# 2012 Sentra Odd Electrical Issues



## mauryfrench (Dec 1, 2017)

Good day everyone, happy to join! 

My 2012 Sentra has been almost perfect since purchase 3 years ago, but showing its age at 116k miles so I will be here a lot I suspect! 

Okay. A week or so ago, the radio screen started bouncing between the day and the night screen. Radio still worked fine. This is still going on.

On Monday of this week while driving home, the VDC light was on, and the car would not go over 20 MPH or 2K RPMs without struggling. I pulled over, turned off the engine, sat for a minute, turned it back on and drove home fine. 

Last night and this morning, it drives fine unless I turn the lights on, then the engine starts to slow down and will not accelerate until I turn the lights off, and it is fine again. 

A little history; it did something similar back in April on a road trip; started decelerating on the freeway. We pulled off, got a drink and a snack, started it up again and it was fine. 

Right now I know it needs a Mass Air Flow Sensor; the light came on a couple of weeks ago. I cleaned it per recommendation at Oreillys and it was fine for a week or so, then light back on with same code. I have one ordered and will change today.

Are you mixed up yet? I am hoping the MAFS and a good battery post cleaning will help, but somehow I doubt it. Ideas?

thanks,
Maury


----------



## mauryfrench (Dec 1, 2017)

As a quick follow up, yes, I have ordered a scanner so I am not dependent on OReilly's, and to see if there is a code hiding behind the MAFS code. Should be here tomorrow.


----------



## mauryfrench (Dec 1, 2017)

I wanted to follow up on my problem. I took it to the shop, and it was the battery. Even though i tested it with a voltmeter and a cheap little tester and it had voltage, it apparently was failing under a load. Thus, it was causing all these weird problems. I sure liked the good old days when a battery either worked or it didn't, not all these in between conditions.


----------



## Car guy (Mar 31, 2016)

Thanks for letting folks know. Yes, batteries can show good V and not have sufficient As.


----------

____________

◆ **WHAT TO WORK ON**:
[a] Please write out part of the Sentra forum thread word for word. Begin at the words that have "Okay. A week" and stop after "it was fine.".
[b] In the Sentra forum thread, why did the battery turn out to be the cause of the car's problems even though it showed voltage when tested? Answer in one to three sentences.
[c] Answer these questions from the Sentra forum thread:
(i) How many miles did the car have when the first post was written?
(ii) When did the car first do something similar, and what was happening at the time?
(iii) On the Monday drive home, what speed and engine speed would the car not go past without struggling?

◆ **INFORMATION SHOWN**:
____________

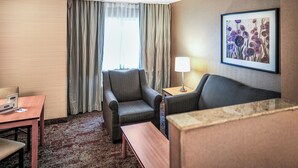 Una habitación de hotel con sofá, sillón, mesita y lámpara.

____________

◆ **ANSWER SET**:
[a]
Okay. A week or so ago, the radio screen started bouncing between the day and the night screen. Radio still worked fine. This is still going on.

On Monday of this week while driving home, the VDC light was on, and the car would not go over 20 MPH or 2K RPMs without struggling. I pulled over, turned off the engine, sat for a minute, turned it back on and drove home fine. 

Last night and this morning, it drives fine unless I turn the lights on, then the engine starts to slow down and will not accelerate until I turn the lights off, and it is fine again. 

A little history; it did something similar back in April on a road trip; started decelerating on the freeway. We pulled off, got a drink and a snack, started it up again and it was fine.

[b] The battery had voltage when checked with a voltmeter and a cheap tester, but it was apparently failing under a load. That failure caused all the odd problems with the car.

[c]
(i) 116k miles.
(ii) Back in April, on a road trip, when it started decelerating on the freeway.
(iii) 20 MPH and 2K RPMs.